Souffle

mercredi 28 novembre 2007 09:30 par Fernand-Joseph Meyer    

de Kim Ki-duk
avec Chang Chen, Zia, Ha Jung-woo.

Comment venir à bout du très riche cinéma sud-coréen ? C’est impossible avec des cinéastes comme  Kim Ki-duk qui tourne sans arrêt.
Deux films en moyenne par an depuis 1996. « Souffle » raconte en toute simplicité des histoires de respiration et de suffocation.
Un jeune couple avec enfant vit dans un appartement hypermoderne à Séoul. L’épouse Zia s’ennuie comme ce n’est pas permis. Elle tue le temps en sculptant des statuettes d’argile ou alors elle oublie tout entre la zapette et l’écran domestique qui est évidemment très plat.

Son mari la trompe avec méthode et assiduité. Mais, précise-t-il, il « s’occupe au moins de la maison ». Un jour, un fait-divers national passe en boucle sur l’écran. Chang Chen, numéro d’écrou 5796, s’est percé la gorge avec le stylet d’un compagnon de cellule. C’est un condamné à mort célèbre. Attirée inexplicablement par Chang Chen, Zia multiplie les visites au prisonnier et un étrange dispositif se met en place alors que le couple initial peine à se rabibocher...

Tous les films de Kim Ki-duk fonctionnent comme des dispositifs dans lesquels on entre avec de petites craintes. L’abstraction nous guette, nous surprend mais elle finit par nous assouvir. On se souvient, entre autres, de « Printemps, été, automne, hiver... et printemps » ou de « Locataires » qui sont, à ce jour, ses plus grands succès publics. On retrouve quelques éléments dans « Souffle » : le jeu des quatre saisons, la rencontre d’êtres solitaires, le voyeurisme, l’occupation d’espaces privés par des êtres désemparés. Le couple initial qui ne se parle plus ou le prisonnier muet après son opération expliquent le peu de dialogues. Kim Ki-duk scrute d’abord les regards et les gestes. Il s’attarde aussi sur d’étranges rituels qui ne ménagent pas l’humour.

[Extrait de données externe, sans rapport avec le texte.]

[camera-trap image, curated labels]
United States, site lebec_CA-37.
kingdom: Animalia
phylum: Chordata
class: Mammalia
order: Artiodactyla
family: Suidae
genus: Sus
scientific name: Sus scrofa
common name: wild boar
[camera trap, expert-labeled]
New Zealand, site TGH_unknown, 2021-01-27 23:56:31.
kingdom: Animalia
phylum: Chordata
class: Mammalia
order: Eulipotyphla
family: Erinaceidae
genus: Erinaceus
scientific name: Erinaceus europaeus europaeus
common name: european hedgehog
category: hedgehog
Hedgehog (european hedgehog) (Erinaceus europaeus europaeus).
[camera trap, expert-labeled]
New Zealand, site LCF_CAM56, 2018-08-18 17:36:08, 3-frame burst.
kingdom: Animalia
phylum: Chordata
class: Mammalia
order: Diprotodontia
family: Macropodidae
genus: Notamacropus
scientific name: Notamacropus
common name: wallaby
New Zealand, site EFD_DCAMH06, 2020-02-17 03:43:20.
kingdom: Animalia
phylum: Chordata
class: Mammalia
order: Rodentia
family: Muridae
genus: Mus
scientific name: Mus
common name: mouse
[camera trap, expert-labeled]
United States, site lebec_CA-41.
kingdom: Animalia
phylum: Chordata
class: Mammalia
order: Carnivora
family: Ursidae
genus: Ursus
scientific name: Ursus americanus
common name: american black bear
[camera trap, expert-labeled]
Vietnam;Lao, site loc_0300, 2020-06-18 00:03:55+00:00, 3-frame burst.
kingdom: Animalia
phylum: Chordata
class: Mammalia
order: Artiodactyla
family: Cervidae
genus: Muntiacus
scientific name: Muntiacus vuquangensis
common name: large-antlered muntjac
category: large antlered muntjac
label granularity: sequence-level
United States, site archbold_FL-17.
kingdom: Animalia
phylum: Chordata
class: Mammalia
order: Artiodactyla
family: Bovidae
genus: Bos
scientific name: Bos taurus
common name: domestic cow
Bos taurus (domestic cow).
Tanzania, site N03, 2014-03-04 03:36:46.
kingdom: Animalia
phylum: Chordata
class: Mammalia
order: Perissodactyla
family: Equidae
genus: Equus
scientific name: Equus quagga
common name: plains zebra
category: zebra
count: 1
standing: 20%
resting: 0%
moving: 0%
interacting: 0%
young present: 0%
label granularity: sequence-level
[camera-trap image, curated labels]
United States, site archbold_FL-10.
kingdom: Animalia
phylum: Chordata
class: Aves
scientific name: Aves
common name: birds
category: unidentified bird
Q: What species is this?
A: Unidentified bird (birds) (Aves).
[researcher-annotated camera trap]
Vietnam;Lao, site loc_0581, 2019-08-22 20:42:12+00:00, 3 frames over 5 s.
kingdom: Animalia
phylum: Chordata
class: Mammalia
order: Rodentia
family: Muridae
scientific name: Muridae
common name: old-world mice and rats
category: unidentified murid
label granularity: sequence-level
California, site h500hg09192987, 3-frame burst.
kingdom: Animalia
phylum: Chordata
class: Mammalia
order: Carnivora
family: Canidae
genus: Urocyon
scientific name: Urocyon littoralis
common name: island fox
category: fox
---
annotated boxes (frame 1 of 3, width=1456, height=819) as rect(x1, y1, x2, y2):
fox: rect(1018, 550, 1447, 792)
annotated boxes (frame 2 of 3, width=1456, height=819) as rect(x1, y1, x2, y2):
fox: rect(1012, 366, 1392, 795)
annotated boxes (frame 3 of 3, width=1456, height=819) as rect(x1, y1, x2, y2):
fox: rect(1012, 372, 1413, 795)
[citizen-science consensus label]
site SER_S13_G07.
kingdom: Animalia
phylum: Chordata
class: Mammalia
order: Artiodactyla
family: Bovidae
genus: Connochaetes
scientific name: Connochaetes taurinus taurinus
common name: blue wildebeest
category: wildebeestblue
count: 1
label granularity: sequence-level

Zia accomplit ses visites en jouant avec les couleurs des saisons. Les compagnons de cellule exécutent des ballets où la violence se cogne à la tendresse. Le concierge de la prison qu’on devine devant son moniteur vidéo observe Zia et Chang Chen. Leurs caresses et leurs baisers donnent un deuxième souffle à leur envie de vivre. Retrouver son souffle et respirer de plus belle ne suffit pas pour échapper à l’irrémédiable. Chanter à tue-tête le tube d’Adamo « Tombe la neige » sur une route qui mène à Séoul ponctue un film bref qu’on savoure en douceur. Kim Ki-duk ne veut pas nous essouffler. Il y arrive car son cinéma n’a rien de précuit.

Il est fort justement simple. Et attachant.